Он был старым и затхлым, полевые зверюшки прочно обосновались вокруг и построили свои гнездышки из обивки кресел и диванов. Сквозь разбитые окна пробивался лунный свет, а шелковистая паутина, свисавшая с потолка, придавала месту странный, какой-то пушистый вид.
Она попросила меня снова поехать туда, но на этот раз захотела войти внутрь. Единственным освещением оказалась пара старинных фонарей «молния», которые она откопала где-то в кабинете. Свет от них шел мягкий, неясный, но его вполне хватало, чтобы разглядеть мокрые полоски у нее под глазами. Девушка долго бродила среди старой мебели и трогала ее руками.
Старый дом располагался слишком далеко от города и слишком хорошо прятался в окружающей растительности, именно этот факт и уберег его от вандализма детишек, да и бродягам он совершенно не подходил. Любовники сюда тоже не добрались, все по тем же причинам. Раза два мы спугнули летучих мышей, вокруг кто-то шуршал и скребся в темноте.
— У нас всегда были мыши, — сказала она. — Я не разрешала папе ставить на
них ловушки. Он не знал, конечно, но я даже оставляла на кухонном полу объедки, чтобы они могли вволю наесться.Я молча слушал ее сбивчивый рассказ о давно минувших днях, когда она бегала здесь с хвостиками и в фартуке и когда папа катал ее на санках. Потом она остановилась перед лестницей на верхний этаж, поколебалась немного и начала подниматься. На втором этаже располагались три комнаты. Дверь в самую маленькую оказалась открытой, и ножная швейная машинка с неуклюжим стулом, казалось, терпеливо ожидали свою швею.
Шарон открыла среднюю дверь и вытянула вперед руку с лампой.
— Комната моих мамы с папой, — сказала она.
Я подошел поближе и заглянул ей через плечо. Ветер и дождь из разбитого окна выцветали матрац и разбросали по всему полу покрывала. Полки обоих комодов покорежились, зеркала помутнели и едва отражали наши силуэты.
Она бережно закрыла дверь и пошла к последней, в самом конце коридора. Та сперва не хотела поддаваться, но я поднажал плечом, толкнул изо всех сил и сумел-таки сдвинуть ее с места. Дверь жалобно заскрипела, нехотя приоткрылась и намертво застряла, так что нам пришлось протискиваться боком.
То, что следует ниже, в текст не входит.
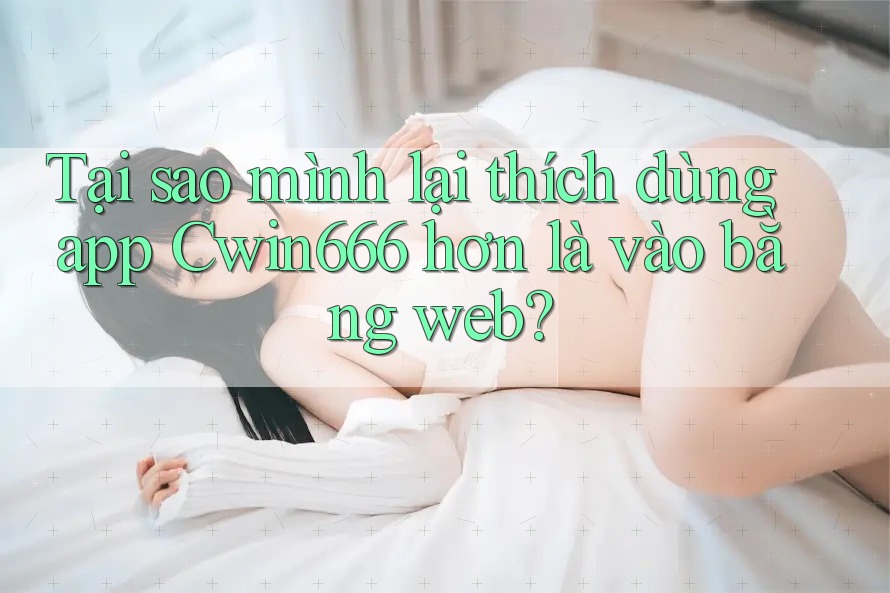 Tại sao mình lại thích dùng app Cwin666 hơn là vào bằng web? Tại sao mình lại thích dùng app Cwin666 hơn là vào bằng web?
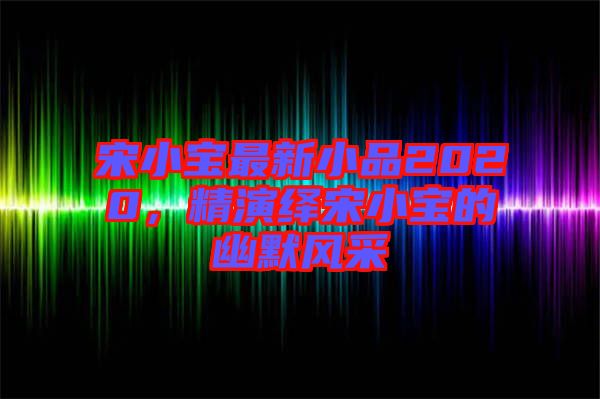 宋小寶最新小品2020，精演繹宋小寶的幽默風(fēng)采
Окно осталось нетронутым, а учитывая то, что дверь все время стояла плотно закрытой, у грязи не было никакого шанса пробраться внутрь. Стеганое одеяло до сих пор покрывало постель, на тумбочке столпились пустые баночки из-под косметики и стопка журналов о кино; в углу, у самой стены, рядом с письменным столом тихонечко дремало кресло-качалка, в шкафу все еще ждали свою хозяйку старые туфли и груда вещей, из которых девочка давно выросла. По стенам, вперемежку со школьными снимками и всякими безделушками, привезенными с каникул, висели фотографии ее героев, вырванные из книг и журналов.
— Вот тут ты и жила, — сказал я.
Шарон поставила лампу на туалетный столик:
— Мое маленькое святилище. Мне очень нравилась эта комната.
— Ты ведь никогда не покидала этот дом по-настоящему, правда? С продажей вещей, паковкой, переездом и все такое.
— Я не могла. Просто взяла, что мне надо, и ушла. Никогда не думала, что снова вернусь сюда. Слишком много воспоминаний, Дог. Я начала жизнь с чистого листа.
— Но память стереть невозможно, детка.
На долю секунды ее лицо снова озарило то странное выражение, но оно пропало так же быстро, как и появилось.
— Да, знаю.
Она посмотрела на меня в зеркало, потом опустила глаза, и взгляд ее упал на маленькое фото в рамке. Она вытащила его, улыбнулась и сунула в карман.
— Дог... — нервно теребила она пуговицы на костюме и вдруг начала расстегивать их одну за другой. — Не могли бы мы остаться здесь на ночь? Вдвоем?
— Ты путаешь меня со своими мечтами, малышка.
— Я много о чем мечтала в этой самой кровати.
— Может, прекратишь бить меня по голове? Одну ночь на берегу я еще кое-как пережил. Это было забавно и смешно. Но время идет, и теперь уже все будет иначе. Ты же уже давно не маленькая девочка, куколка моя. Стоит снять одежду, и под ней окажется созревшая женская плоть. Мне ни к чему разочарования. Слишком больно ударяют. Мы называли это — любовная лихорадка.